------ Quoted text ------

- Abbreviation: SSJ
- President: Borislav Pelević
- Founder: Željko Ražnatović Arkan
- Founded: 1993
- Dissolved: 2007
- Preceded by: Civic Group – Željko Ražnatović Arkan
- Merged into: Serbian Radical Party
- Succeeded by: Council of Serbian Unity
- Headquarters: Belgrade (1993–1998) Jagodina (1998–2007)
- Military wing: Serb Volunteer Guard (1993–96)
- Ideology: Serbian ultranationalism; National conservatism; Serbian irredentism;
- Political position: Far-right
- Colours: Grey
- National Assembly: 0 / 250

Party flag

Website
- www.strankasrpskogjedinstva.org (archived)

= Party of Serbian Unity =

Former nationalist political party in Serbia

The Party of Serbian Unity (Странка српског јединства; abbr. SSJ) was a far-right, ultranationalist political party in Serbia founded by Željko Ražnatović. After its merging into the Serbian Radical Party, the Council of Serbian Unity was the formed to be the party's successor in 2013.

== Goals ==
The key goals of the party were:
- Unity of the Serbian people
- Preserving the integrity and territory of Serbia
- Parliamentarism and Democracy
- Preservation of tradition, family and the Cyrillic script

== History ==
In 1992, a new party formed by Ražnatović called the Civic Group – Željko Ražnatović Arkan. It gained five seats in the National Assembly during the 1992 general elections. After changing to the SSJ in 1993, the party lost its five seats for failing to receive the 5% threshold. In 1998, the party moved its headquarters from Belgrade to Jagodina.

------

Exercises:
**A.** According to the Party of Serbian Unity article, how many seats did the Civic Group – Željko Ražnatović Arkan win in the National Assembly in the 1992 general elections?
**B.** Reproduce word for word the portion of the Party of Serbian Unity article starting with "- Abbreviation: SSJ" and going on through "(1993–1998) Jagodina (1998–2007)".
**C.** For each statement, answer yes or no according to the Party of Serbian Unity article, and quote the words that decide it.
(i) The party's headquarters were in Jagodina from 1998 to 2007.
(ii) The Serb Volunteer Guard was the party's military wing until the party dissolved in 2007.
(iii) Preservation of the Cyrillic script was one of the party's key goals.

------ Record extracts ------

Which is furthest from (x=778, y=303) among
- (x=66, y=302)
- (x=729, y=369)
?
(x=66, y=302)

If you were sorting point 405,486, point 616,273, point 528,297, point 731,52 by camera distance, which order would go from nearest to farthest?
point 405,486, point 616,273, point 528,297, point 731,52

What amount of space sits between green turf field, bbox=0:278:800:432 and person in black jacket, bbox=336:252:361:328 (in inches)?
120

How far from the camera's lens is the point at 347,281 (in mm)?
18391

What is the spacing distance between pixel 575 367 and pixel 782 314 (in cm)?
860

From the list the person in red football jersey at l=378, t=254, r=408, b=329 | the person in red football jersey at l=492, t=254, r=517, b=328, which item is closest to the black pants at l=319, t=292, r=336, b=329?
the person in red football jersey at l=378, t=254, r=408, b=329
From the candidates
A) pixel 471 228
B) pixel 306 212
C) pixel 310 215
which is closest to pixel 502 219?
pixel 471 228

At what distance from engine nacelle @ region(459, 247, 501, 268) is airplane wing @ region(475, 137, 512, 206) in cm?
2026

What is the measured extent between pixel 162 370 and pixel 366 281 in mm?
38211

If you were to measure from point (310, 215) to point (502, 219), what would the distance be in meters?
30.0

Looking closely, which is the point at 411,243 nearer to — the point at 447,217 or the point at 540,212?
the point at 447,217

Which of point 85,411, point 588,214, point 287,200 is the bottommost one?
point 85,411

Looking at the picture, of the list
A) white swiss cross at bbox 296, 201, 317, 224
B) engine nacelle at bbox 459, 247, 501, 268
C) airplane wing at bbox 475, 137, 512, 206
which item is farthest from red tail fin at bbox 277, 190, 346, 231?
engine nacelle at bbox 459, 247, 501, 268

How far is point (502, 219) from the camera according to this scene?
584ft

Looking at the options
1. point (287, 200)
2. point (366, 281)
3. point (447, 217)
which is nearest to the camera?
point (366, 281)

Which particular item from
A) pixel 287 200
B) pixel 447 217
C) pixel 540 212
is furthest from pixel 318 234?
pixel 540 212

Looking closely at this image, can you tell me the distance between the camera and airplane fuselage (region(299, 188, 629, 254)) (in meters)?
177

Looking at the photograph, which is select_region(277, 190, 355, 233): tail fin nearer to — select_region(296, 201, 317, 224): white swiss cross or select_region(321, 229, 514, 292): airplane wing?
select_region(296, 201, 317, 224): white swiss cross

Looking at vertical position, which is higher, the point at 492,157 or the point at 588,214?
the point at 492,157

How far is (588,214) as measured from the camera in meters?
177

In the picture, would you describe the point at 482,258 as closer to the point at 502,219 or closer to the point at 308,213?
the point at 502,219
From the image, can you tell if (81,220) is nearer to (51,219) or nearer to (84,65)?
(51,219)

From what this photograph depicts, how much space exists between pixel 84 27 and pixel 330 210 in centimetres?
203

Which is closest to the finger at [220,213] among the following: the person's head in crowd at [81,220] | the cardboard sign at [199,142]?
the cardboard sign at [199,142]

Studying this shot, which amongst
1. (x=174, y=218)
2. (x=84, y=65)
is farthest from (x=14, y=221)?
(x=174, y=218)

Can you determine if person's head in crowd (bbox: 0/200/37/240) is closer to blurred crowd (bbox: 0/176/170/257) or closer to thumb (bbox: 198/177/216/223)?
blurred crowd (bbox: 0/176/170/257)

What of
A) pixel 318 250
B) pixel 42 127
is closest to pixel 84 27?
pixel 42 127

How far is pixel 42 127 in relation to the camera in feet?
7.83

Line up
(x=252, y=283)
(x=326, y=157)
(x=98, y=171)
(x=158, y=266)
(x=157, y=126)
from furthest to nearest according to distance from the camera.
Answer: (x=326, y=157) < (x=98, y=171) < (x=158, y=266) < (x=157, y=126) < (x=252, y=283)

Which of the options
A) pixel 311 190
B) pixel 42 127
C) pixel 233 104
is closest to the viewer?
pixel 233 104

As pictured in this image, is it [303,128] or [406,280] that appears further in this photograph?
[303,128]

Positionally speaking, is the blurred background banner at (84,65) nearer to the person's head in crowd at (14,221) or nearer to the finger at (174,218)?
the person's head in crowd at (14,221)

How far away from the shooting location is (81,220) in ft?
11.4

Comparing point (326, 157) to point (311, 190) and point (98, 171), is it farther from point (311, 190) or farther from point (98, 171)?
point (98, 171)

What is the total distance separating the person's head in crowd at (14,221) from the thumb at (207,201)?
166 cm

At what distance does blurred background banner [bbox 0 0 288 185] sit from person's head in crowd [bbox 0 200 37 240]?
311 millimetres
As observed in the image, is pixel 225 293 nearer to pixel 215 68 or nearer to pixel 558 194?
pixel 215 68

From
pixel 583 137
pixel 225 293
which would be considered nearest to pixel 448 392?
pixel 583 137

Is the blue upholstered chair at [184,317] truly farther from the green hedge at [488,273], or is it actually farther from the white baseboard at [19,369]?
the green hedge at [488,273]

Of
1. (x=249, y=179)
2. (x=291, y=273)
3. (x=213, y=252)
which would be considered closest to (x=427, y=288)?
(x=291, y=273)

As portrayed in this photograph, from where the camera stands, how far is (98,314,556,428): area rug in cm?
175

------

Solution list:
**A.** Five seats.

**B.**
- Abbreviation: SSJ
- President: Borislav Pelević
- Founder: Željko Ražnatović Arkan
- Founded: 1993
- Dissolved: 2007
- Preceded by: Civic Group – Željko Ražnatović Arkan
- Merged into: Serbian Radical Party
- Succeeded by: Council of Serbian Unity
- Headquarters: Belgrade (1993–1998) Jagodina (1998–2007)

**C.**
(i) Yes: "Jagodina (1998–2007)"
(ii) No: "Military wing: Serb Volunteer Guard (1993–96)"
(iii) Yes: "Preservation of tradition, family and the Cyrillic script"